This container includes the firmware binaries and update utilities for the firmware listed in the following table.

Component Version Key Changes
BMC 01.00.01
Note: To complete the update, you must download and use the conf.bak file as explained in Special Instructions.

Fixed BMC update via dashboard erroneously perserving the configuration.

Fixed Network Link Configuration and Network IP Settings pages on the BMC dashboard to reflect changes only when saved.

Added dual FPGA image container update support.

Added PSU firmware container update support.

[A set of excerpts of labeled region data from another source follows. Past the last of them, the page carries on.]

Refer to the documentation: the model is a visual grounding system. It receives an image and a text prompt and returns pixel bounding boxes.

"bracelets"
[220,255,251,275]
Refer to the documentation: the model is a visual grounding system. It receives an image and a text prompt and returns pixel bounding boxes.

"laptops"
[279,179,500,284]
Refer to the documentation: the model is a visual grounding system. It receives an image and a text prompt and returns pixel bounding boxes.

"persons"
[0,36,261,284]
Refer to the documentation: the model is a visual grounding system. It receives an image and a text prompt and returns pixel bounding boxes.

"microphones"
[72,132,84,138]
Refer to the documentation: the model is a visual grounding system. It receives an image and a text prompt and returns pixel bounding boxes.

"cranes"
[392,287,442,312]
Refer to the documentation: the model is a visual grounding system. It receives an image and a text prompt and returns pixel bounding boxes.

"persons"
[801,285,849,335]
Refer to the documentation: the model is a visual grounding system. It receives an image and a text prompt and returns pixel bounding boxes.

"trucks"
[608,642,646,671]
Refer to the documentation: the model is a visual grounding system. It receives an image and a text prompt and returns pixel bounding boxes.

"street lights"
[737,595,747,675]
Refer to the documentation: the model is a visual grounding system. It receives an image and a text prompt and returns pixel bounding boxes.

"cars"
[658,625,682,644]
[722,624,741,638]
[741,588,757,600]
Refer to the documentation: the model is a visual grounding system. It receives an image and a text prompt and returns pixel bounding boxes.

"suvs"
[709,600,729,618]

Enhanced SMBPBI support for GPU sensors, thermal polling and FAN control to avoid anomalous sensor reading for GPU sensors and corresponding thermal actions.

Added support for FPGA update of Image #1 to the BMC dashboard

Added VLAN support to the BMC dashboard

SBIOS 0.17

Added SBIOS support for recovering degraded PCIe link during system boot

Enhanced debug capability and support for faster resolution of customer cases via fully decoded MCA, Memory, POST and PCIe SEL events.

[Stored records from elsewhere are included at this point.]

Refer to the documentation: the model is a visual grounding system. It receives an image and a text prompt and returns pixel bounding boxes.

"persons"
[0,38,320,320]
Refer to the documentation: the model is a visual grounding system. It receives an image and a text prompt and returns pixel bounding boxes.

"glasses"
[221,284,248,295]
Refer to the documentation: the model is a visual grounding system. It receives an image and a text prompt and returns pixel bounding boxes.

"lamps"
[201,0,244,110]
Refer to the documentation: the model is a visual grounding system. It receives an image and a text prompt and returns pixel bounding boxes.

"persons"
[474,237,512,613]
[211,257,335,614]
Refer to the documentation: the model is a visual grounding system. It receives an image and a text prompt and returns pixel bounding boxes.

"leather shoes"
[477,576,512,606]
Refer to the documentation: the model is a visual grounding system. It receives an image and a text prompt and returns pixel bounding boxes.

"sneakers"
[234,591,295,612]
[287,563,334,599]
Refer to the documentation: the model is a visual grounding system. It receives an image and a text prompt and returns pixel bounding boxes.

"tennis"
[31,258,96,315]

Developed in-memory PCIe topology in SBIOS to avoid full PCIe scan in turn eliminating unexpected Unsupported requests (PCIe Correctable errors).

Enable Error Logging options (enable or disable verbose loggin) in SBIOS setup menu.

Added support for changing boot order using standard IPMI interface.

M.2 SSD (Samsung) CXV8601Q No change
U.2 SSD (Micron) 101008R0 No change
VBIOS 88.00.6B.00.01 No change
PSU 2.5
Note: Before updating the PSU firmware, be sure to first follow the steps provided under Special Instructions.

Fixed power load balancing issue at light loads.

Fixed power factor on the PDU showing low value which affects outlet wattage.

Fixed issue in COM firmware that may cause a bootloader failure while updating from older PSU FW.

Changes in this Release

  • Added resiliency to the PSU firmware update
  • Added the ability to update firmware for individual PSU or NVMe units.

Special Instructions for PSU and BMC Firmware Updates

In order to update the PSU firmware, the BMC firmware must be updated first and then a configuration file added to the BMC. The configuration file is needed to support PSU firmware updates, otherwise the PSU update will fail.
These instructions are not needed before updating other firmware, such as the SBIOS, SSDs, or VBIOS.
  1. In addition to downloading the nvfw-dgx2_18.10.2.tar.gz container, download the conf.bak file from the NVIDIA Enterprise Support portal.
  2. Follow the instructions in Chapter 9 of the DGX-2 User Guide "Updating Firmware" up to section 9.5.

    Perform the following steps before updating PSU firmware.

  3. Using the firmware update container, update the BMC only.
    $ sudo docker run --rm [-e auto=1] --privileged -ti -v /:/hostfs nvfw-dgx2_18.10.2 update_fw BMC
  4. As the administrator, log in to the BMC dashboard, then navigate to Maintenance->Restore Configuration.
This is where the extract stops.